While Mateer was at First Liberty Institute, the group represented a number of people who claimed to have been discriminated against for having anti-LGBTQ views. One of those was Wes Modder, a Navy chaplain who faced a complaint that he had acted inappropriately toward those he counseled, in one instance telling a student who was having premarital sex that she was “shaming herself in the eyes of God” and in another, telling a student that “the penis was meant for the vagina and not for the anus” while “making an inappropriate hand gesture.”
In a 2015 interview about Modder’s case on conservative activist David Barton’s “Wallbuilders” program, Mateer said that Christians in the military were now “in the closet, so to speak” and were facing a new Don’t Ask, Don’t Tell policy. “Well, what has happened,” Mateer said, “and we’re all familiar with the phrase ‘don’t ask, don’t tell’ and we know that that got reversed a few years ago by President Clinton [sic], but there’s a new Don’t Ask, Don’t Tell and it’s being a Christian.”
“We can look at world history,” he added, “and know when you remove religion from public life, military, our institutions of government, what follows is all freedoms. All freedoms will go away”:
In a June 2015 conference call with the American Pastors Network, Mateer stressed to pastors that if the Supreme Court struck down same-sex marriage bans, they would have to be prepared to explain why their religious faith condemns marriage equality, especially since judges might rely on “heretics” who say that Christianity condones it.

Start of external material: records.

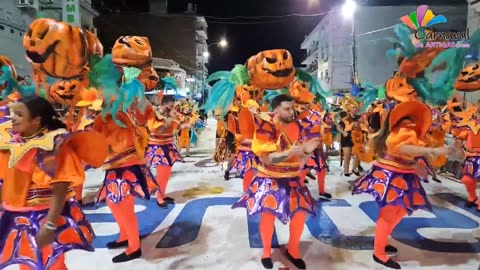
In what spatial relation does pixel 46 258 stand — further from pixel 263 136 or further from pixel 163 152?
pixel 163 152

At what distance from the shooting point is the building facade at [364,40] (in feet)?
62.0

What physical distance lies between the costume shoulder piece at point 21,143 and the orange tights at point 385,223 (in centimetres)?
267

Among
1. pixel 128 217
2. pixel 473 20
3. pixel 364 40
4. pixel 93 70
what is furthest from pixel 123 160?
pixel 364 40

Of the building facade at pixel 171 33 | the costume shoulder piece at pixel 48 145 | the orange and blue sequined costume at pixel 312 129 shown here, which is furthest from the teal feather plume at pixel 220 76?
the building facade at pixel 171 33

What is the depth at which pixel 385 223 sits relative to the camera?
3.44m

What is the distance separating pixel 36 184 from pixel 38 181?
56 mm

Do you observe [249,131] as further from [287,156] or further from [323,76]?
[323,76]

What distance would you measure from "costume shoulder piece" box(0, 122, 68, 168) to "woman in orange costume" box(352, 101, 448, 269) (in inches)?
97.6

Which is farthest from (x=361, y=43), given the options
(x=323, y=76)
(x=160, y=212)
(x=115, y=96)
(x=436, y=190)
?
(x=115, y=96)

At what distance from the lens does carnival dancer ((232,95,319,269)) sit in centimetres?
308

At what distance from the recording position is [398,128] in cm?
321

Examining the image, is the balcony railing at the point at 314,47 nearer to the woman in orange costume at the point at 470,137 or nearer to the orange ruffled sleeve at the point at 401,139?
the woman in orange costume at the point at 470,137

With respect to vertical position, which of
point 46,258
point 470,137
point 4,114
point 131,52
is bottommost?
point 46,258

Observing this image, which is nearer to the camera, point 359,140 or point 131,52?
point 131,52
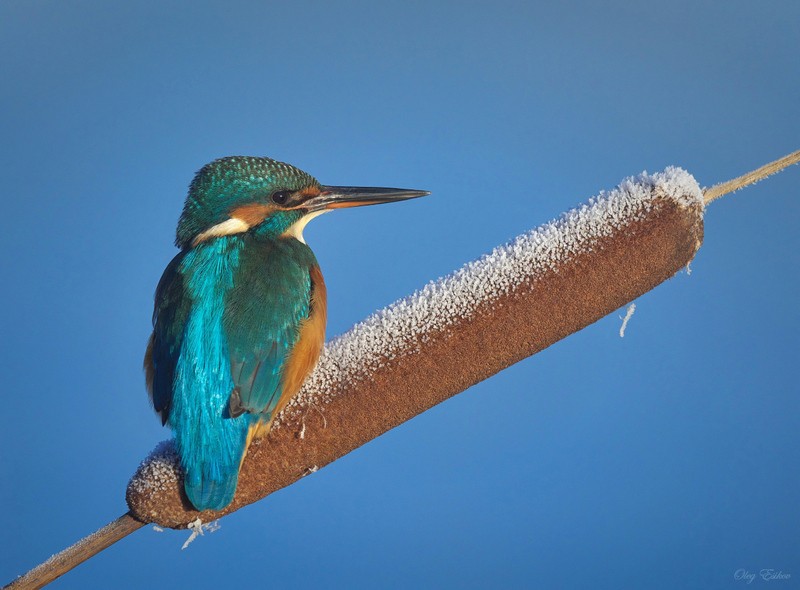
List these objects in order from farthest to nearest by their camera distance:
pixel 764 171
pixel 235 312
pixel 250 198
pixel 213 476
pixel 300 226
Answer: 1. pixel 300 226
2. pixel 250 198
3. pixel 235 312
4. pixel 213 476
5. pixel 764 171

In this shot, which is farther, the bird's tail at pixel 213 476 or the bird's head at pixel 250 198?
the bird's head at pixel 250 198

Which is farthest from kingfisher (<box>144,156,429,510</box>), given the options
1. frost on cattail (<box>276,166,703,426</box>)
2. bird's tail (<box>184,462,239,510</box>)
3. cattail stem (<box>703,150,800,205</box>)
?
cattail stem (<box>703,150,800,205</box>)

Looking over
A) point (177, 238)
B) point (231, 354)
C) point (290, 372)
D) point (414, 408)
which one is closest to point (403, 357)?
point (414, 408)

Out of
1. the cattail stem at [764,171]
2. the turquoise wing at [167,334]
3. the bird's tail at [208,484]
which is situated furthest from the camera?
the turquoise wing at [167,334]

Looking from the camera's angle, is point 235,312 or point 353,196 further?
point 353,196

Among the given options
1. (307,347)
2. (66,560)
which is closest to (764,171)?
(307,347)

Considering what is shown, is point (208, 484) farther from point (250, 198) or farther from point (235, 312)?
point (250, 198)

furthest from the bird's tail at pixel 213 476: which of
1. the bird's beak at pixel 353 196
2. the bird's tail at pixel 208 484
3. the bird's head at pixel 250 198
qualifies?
the bird's beak at pixel 353 196

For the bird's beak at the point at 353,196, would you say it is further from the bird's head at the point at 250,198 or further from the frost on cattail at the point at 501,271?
the frost on cattail at the point at 501,271
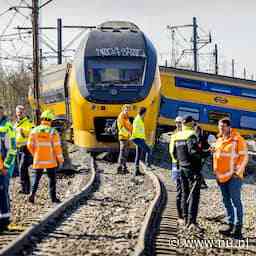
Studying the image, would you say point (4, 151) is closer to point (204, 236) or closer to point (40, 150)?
point (40, 150)

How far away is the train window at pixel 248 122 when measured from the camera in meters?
21.7

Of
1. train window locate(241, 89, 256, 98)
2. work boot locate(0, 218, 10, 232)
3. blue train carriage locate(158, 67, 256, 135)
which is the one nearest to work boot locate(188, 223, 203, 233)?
work boot locate(0, 218, 10, 232)

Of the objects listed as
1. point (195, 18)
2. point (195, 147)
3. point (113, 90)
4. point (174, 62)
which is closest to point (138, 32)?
point (113, 90)

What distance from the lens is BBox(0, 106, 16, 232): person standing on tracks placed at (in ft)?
27.0

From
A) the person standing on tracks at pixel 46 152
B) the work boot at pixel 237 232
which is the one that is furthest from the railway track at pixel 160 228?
the person standing on tracks at pixel 46 152

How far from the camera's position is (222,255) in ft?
23.5

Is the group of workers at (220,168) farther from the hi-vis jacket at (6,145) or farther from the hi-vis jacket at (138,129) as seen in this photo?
the hi-vis jacket at (138,129)

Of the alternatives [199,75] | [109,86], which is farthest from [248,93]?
[109,86]

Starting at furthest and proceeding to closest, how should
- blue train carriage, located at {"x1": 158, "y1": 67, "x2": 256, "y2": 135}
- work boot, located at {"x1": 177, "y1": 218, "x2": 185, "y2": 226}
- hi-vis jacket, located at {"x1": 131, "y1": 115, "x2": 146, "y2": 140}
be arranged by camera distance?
blue train carriage, located at {"x1": 158, "y1": 67, "x2": 256, "y2": 135} → hi-vis jacket, located at {"x1": 131, "y1": 115, "x2": 146, "y2": 140} → work boot, located at {"x1": 177, "y1": 218, "x2": 185, "y2": 226}

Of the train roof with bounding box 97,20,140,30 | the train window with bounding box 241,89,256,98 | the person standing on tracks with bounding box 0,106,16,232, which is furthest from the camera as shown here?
the train window with bounding box 241,89,256,98

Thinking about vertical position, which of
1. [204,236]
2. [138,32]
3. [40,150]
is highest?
[138,32]

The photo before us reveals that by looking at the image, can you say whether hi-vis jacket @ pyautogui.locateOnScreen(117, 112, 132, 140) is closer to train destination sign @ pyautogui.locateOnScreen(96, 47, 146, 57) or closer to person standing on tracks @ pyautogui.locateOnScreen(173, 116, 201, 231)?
train destination sign @ pyautogui.locateOnScreen(96, 47, 146, 57)

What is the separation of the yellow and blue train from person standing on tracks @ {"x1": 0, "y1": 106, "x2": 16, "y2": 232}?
8093mm

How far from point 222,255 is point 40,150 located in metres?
4.38
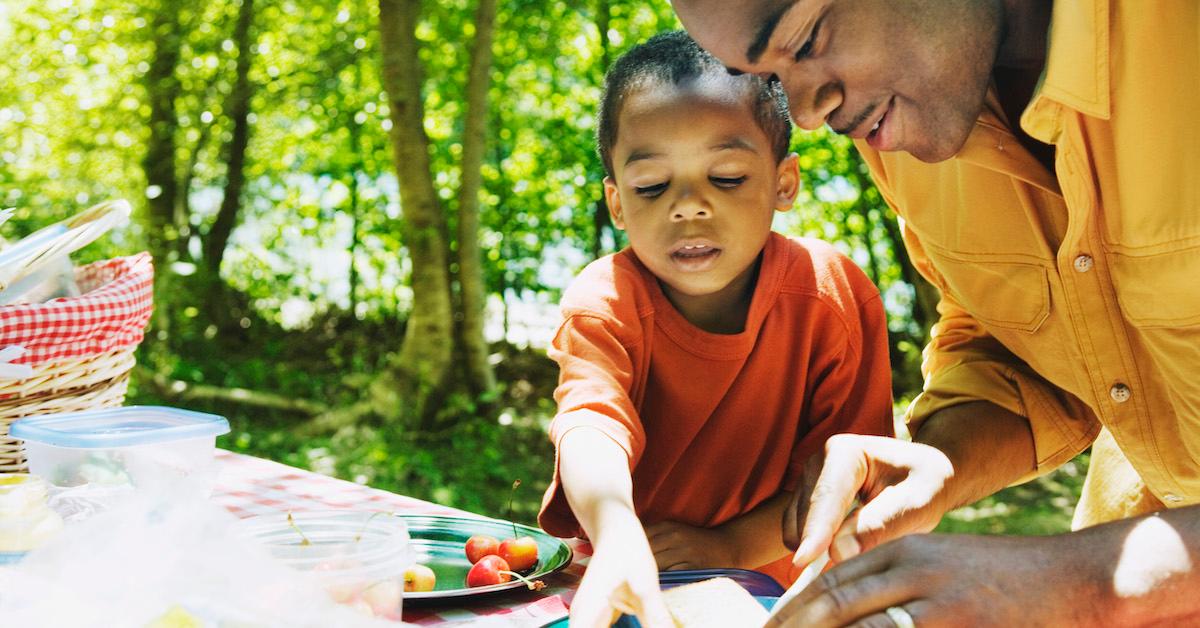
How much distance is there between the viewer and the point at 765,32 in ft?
4.51

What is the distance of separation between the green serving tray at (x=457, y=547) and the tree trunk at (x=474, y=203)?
3897 millimetres

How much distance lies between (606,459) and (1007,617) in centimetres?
51

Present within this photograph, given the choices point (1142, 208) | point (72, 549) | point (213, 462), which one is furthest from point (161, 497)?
point (1142, 208)

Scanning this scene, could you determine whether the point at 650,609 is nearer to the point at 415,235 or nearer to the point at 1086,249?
the point at 1086,249

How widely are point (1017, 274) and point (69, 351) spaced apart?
5.06 ft

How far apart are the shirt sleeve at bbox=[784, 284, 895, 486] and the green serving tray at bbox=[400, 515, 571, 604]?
405 millimetres

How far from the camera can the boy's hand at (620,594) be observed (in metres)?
1.07

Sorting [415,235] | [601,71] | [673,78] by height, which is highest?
[601,71]

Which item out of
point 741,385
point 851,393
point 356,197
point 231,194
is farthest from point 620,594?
point 231,194

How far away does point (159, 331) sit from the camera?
631 centimetres

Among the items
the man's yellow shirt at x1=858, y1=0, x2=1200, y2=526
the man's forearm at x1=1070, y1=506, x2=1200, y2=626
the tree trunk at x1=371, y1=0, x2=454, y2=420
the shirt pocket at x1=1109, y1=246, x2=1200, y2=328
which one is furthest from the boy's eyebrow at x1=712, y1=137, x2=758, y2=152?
the tree trunk at x1=371, y1=0, x2=454, y2=420

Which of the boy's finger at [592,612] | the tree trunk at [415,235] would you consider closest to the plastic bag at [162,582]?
the boy's finger at [592,612]

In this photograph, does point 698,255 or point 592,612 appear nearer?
point 592,612

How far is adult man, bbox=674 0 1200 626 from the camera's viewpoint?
3.43ft
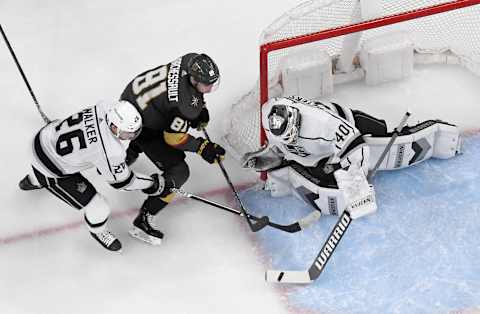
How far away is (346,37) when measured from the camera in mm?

“At the end of the day, judges are going to say—there are these heretics who say the Bible says same-sex marriage is permitted, you know—so you’ve got to demonstrate that the Bible—almost a theology lesson. And that will help me when I’m defending you in some court case because the judge is going to go to the Bible, that’s why,” he said:
Mateer is one of two attorneys connected to First Liberty that Trump has nominated to district court seats in Texas. The other is Matthew Kacsmaryk, who is currently the group’s deputy general counsel.